Gegen die gräßlichsten Unwetter abgehärtet, sind
diese Häuser so standfest und widerstandsfähig, dass eine
einfache Wellblechplatte ausreicht, um jeglichen Schaden
zu beheben.
Kein noch so scheußliches Wetter kann den Zauber dieser
alten, ländlichen Häuser beeinträchtigen, denen die
Hortensienbeete einen in der Sonne erstrahlenden Schmuck
verleihen: eine Blumenpracht in lauter Rottönen, die für
diese Aschenbrödel der Heide die Liegestatt einer Prinzessin
richtet.
Auf einem anderen, ins Meer hinausragenden Zipfel im
Departement Finistère gelegen, kann sich Saint-Mathieu,
das im 14. Jahrhundert eine bedeutende Stadt war und
heute nur noch ein Dörfchen ist, immerhin weiter rühmen,
an seinem Standort zwei für den Menschen lebenswichtige
Bauwerke zu vereinigen: einen Leuchtturm und eine Kirche.
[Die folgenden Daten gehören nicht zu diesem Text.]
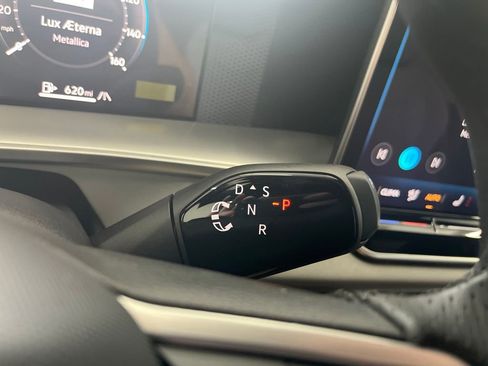 New 2026 Volkswagen Tiguan SE R-Line AWD/4WD image 21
Vielleicht weiß in dieser Beziehung manch einer nicht, dass
mehr als ein Drittel aller französischen Leuchttürme über
die Bretagne wacht. Nachts kann das vom Leuchtturm in
Saint-Mathieu ausgestrahlte Licht aus 55 bis 60 Kilometer
Entfernung wahrgenommen werden. Was die verfallene
Kapelle angeht, so gehörte sie einst zu einem
Benediktinerkloster aus dem 6. Jahrhundert, in dem der
Kopf des Heiligen Mathäus als Reliquie aufbewahrt worden
sein soll. Übrigens hat der neue Leuchtturm eine einst von
den Mönchen selbst unterhaltene Feuerstätte abgelöst, die
die Seeleute vor jeder Gefahr warnte.
Nun bleibt also diese winzige Ortschaft ihrer ach so wertvollen
Berufung getreu: die Lebenden vor dem Tode des
Ertrinkens zu erretten und die Seelen von der Verdamnis zu erlösen.